## EXERCISE PASSAGE
##########

Hi
Today is my grandaughters 4th birthday - I have not been allowed to see her openly for 3 years now - no reason given
The last time I saw her my son had to bring her secretly
My son has aspergers - - his wfe is a very cold woman and I am not strong enough to take legal action about it.
His wife is weird - she has no converstion and she looks down on me and my daughter and I will not have her in the house - I have no intention of ever seeing her again - I tried to cope with his wife for 2 years and had to have counselling because of it. I thought I was doing something wrong - so I kept trying to get her to talk to me - but I had to accept that any relationship with his wife would make me very ill indeed.
It is very obvius to me and my daughter that Sophie is not my sons biological daughter - its as plain as the nose on your face.
Although my son is highly functioning he tends to trust people.
I dont have the heart to tell him that Sophie isnt his daughter.
Because of all the trouble his wife has caused and all the upset she has caused to me and my daughter we are emotionally drained.
So after 3 years I had to give up on seeing my grandaughter again.
I am on strong medication for stress now and cannot do anything about it.
But the good news is that I am keeping in closer contact with my son now
After being with his wife his behaviour had become very strange - he would talk to me like a stranger and he would be very polite - it was awful seeing who she had turned him in to.
I remember one of the times she came to my home - we had a barbeque. His wife made my son put cardboard on the grass so that she could walk on it - I have never in my life seen such a selfish self obsessed woman.
I am going to make sure that I stay in contact with him now - its early days but I can see that he is becoming who he used to be before he met her.
Its just that today Sophie is 4 years old and she doesnt even know me - I dont even have a name - on her birthday card I have to write "from your Daddys Mummy" it is such a ridiculous situation.
But life is easier not seeing her - if I did then his wife would make it all so very difficult - she has the power to take her away from me again and I am just not up to all of that - I have had a very difficult life and my body is emotionally drained by it all.
I know I will be ok tomorrow - it just hits me all over again on days like this.
So I am doing the best I can which is to show my son all the love I can muster and make him feel loved because there certainly is little love in his family.
Its such a weird situation - but at least I can write it here and get it off my chest.

##########

## AVAILABLE DATA
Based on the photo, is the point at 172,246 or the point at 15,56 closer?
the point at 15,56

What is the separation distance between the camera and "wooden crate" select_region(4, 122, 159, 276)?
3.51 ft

##########

## TRY IT
From the post about a granddaughter's fourth birthday, set down the stretch from "It is very obvius" through "to trust people." word for word.

## EXPECTED ANSWER
It is very obvius to me and my daughter that Sophie is not my sons biological daughter - its as plain as the nose on your face.
Although my son is highly functioning he tends to trust people.